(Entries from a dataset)
=-=-=
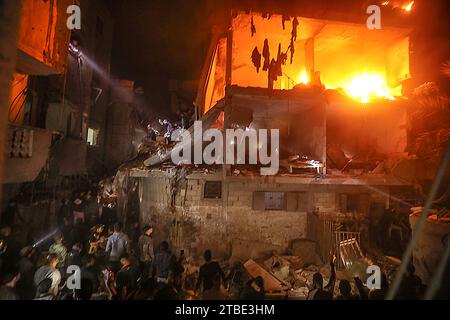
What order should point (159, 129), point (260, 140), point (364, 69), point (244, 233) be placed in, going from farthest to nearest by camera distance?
point (159, 129) < point (364, 69) < point (260, 140) < point (244, 233)

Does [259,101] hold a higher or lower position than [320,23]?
lower

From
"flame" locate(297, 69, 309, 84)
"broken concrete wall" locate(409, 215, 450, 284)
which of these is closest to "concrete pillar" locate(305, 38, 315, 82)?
"flame" locate(297, 69, 309, 84)

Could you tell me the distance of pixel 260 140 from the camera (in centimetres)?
1229

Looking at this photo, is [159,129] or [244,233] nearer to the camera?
[244,233]

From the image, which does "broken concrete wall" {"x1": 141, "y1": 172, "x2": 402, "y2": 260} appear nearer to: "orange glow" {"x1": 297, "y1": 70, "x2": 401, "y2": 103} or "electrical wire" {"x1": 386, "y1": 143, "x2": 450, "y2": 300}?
"orange glow" {"x1": 297, "y1": 70, "x2": 401, "y2": 103}

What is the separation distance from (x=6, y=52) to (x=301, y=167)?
30.7ft

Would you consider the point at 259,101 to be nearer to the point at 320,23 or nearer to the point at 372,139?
the point at 320,23

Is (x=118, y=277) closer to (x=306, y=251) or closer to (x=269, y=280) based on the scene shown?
(x=269, y=280)

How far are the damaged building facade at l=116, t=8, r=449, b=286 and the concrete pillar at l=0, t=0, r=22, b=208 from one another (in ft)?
22.0

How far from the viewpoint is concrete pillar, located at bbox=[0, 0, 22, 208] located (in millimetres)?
3846

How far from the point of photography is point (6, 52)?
12.8 feet

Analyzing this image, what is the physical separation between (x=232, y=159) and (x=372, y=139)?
26.0 ft

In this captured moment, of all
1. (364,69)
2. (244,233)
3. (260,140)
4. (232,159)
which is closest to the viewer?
(232,159)
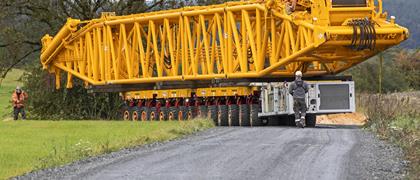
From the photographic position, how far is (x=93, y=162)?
16.1 m

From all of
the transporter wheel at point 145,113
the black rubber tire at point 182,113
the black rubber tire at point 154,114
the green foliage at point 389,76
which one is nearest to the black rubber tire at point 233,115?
the black rubber tire at point 182,113

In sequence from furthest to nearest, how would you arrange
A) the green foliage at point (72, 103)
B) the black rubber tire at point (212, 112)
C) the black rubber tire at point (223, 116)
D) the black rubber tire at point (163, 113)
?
the green foliage at point (72, 103), the black rubber tire at point (163, 113), the black rubber tire at point (212, 112), the black rubber tire at point (223, 116)

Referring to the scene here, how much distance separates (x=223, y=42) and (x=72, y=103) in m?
12.2

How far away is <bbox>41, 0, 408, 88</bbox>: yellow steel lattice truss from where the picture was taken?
2812cm

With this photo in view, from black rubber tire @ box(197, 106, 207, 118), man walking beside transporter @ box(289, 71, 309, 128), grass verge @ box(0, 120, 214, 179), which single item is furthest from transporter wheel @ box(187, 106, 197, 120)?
man walking beside transporter @ box(289, 71, 309, 128)

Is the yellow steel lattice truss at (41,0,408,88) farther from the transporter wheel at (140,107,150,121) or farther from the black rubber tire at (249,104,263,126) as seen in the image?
the transporter wheel at (140,107,150,121)

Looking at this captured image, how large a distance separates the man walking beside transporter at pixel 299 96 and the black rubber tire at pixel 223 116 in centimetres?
403

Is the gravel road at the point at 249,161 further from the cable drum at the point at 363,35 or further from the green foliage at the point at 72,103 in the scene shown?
the green foliage at the point at 72,103

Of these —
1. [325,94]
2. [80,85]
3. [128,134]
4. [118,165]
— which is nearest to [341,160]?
[118,165]

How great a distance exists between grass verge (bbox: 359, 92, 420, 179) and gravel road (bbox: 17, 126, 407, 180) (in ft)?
0.97

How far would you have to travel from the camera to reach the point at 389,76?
77812 mm

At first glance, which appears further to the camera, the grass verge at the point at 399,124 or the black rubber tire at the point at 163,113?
the black rubber tire at the point at 163,113

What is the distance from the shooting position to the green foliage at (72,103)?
42.5 metres

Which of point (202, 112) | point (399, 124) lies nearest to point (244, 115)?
point (202, 112)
=-=-=
PROBLEM REQUIREMENTS: Swap "broken concrete wall" for "cracked concrete wall" everywhere it occurs in the data above, and keep everything else the same. Leave the pictures out of your version.

THE SOLUTION:
What order should point (159, 129), point (260, 140), point (364, 69), point (244, 233) be placed in, going from farthest to nearest by camera distance?
point (159, 129) < point (364, 69) < point (260, 140) < point (244, 233)

Does [259,101] hold a higher or lower position than [320,23]?
lower

From
"flame" locate(297, 69, 309, 84)
"cracked concrete wall" locate(409, 215, 450, 284)
which of these is closest to "concrete pillar" locate(305, 38, 315, 82)?
"flame" locate(297, 69, 309, 84)

Could you tell me the distance of pixel 260 140 from the camera (in centimetres)?
1229

Looking at this photo, is [159,129] or [244,233] nearer to the camera?
[244,233]

From the image, which does "cracked concrete wall" {"x1": 141, "y1": 172, "x2": 402, "y2": 260} appear nearer to: "orange glow" {"x1": 297, "y1": 70, "x2": 401, "y2": 103} or "electrical wire" {"x1": 386, "y1": 143, "x2": 450, "y2": 300}?
"orange glow" {"x1": 297, "y1": 70, "x2": 401, "y2": 103}

What is the separation distance from (x=6, y=52) to (x=301, y=167)?
30.7ft

Would you consider the point at 259,101 to be nearer to the point at 320,23 or nearer to the point at 372,139?
the point at 320,23

Is (x=118, y=277) closer to (x=306, y=251) or closer to (x=269, y=280) based on the scene shown?
(x=269, y=280)

How far are the damaged building facade at l=116, t=8, r=449, b=286 and the concrete pillar at l=0, t=0, r=22, b=208 from one another (in ft)?
22.0

How far from the viewpoint is concrete pillar, located at bbox=[0, 0, 22, 208] located (in millimetres)?
3846

How far from the point of photography is point (6, 52)?
12.8 feet

Analyzing this image, what is the physical separation between (x=232, y=159) and (x=372, y=139)?
26.0 ft

In this captured moment, of all
1. (364,69)
2. (244,233)
3. (260,140)
4. (232,159)
which is closest to the viewer?
(232,159)
From the photographic position, how far is (x=93, y=162)?
16.1 m

From all of
the transporter wheel at point 145,113
the black rubber tire at point 182,113
the black rubber tire at point 154,114
the green foliage at point 389,76
which one is nearest to the black rubber tire at point 233,115?
the black rubber tire at point 182,113

In sequence from furthest to nearest, how would you arrange
A) the green foliage at point (72, 103)
B) the black rubber tire at point (212, 112)
C) the black rubber tire at point (223, 116)
D) the black rubber tire at point (163, 113)
?
the green foliage at point (72, 103), the black rubber tire at point (163, 113), the black rubber tire at point (212, 112), the black rubber tire at point (223, 116)

Referring to the scene here, how much distance separates (x=223, y=42) and (x=72, y=103) in m?
12.2

How far away is <bbox>41, 0, 408, 88</bbox>: yellow steel lattice truss from where the picture was taken?
2812cm

With this photo in view, from black rubber tire @ box(197, 106, 207, 118), man walking beside transporter @ box(289, 71, 309, 128), grass verge @ box(0, 120, 214, 179), which single item is furthest from transporter wheel @ box(187, 106, 197, 120)?
man walking beside transporter @ box(289, 71, 309, 128)

Is the yellow steel lattice truss at (41,0,408,88) farther from the transporter wheel at (140,107,150,121) or farther from the black rubber tire at (249,104,263,126) as seen in the image?
the transporter wheel at (140,107,150,121)

Looking at this captured image, how large a distance separates the man walking beside transporter at pixel 299 96 and the black rubber tire at pixel 223 116 in centimetres?
403

Is the gravel road at the point at 249,161 further from the cable drum at the point at 363,35 or further from the green foliage at the point at 72,103 in the scene shown?
the green foliage at the point at 72,103

Of these —
1. [325,94]
2. [80,85]
3. [128,134]
4. [118,165]
— which is nearest to [341,160]?
[118,165]

How great a distance exists between grass verge (bbox: 359, 92, 420, 179) and gravel road (bbox: 17, 126, 407, 180) (in ft)?
0.97

How far would you have to travel from the camera to reach the point at 389,76?
77812 mm

At first glance, which appears further to the camera, the grass verge at the point at 399,124 or the black rubber tire at the point at 163,113?
the black rubber tire at the point at 163,113

What is the distance from the shooting position to the green foliage at (72,103)?
42.5 metres

Which of point (202, 112) | point (399, 124) lies nearest to point (244, 115)?
point (202, 112)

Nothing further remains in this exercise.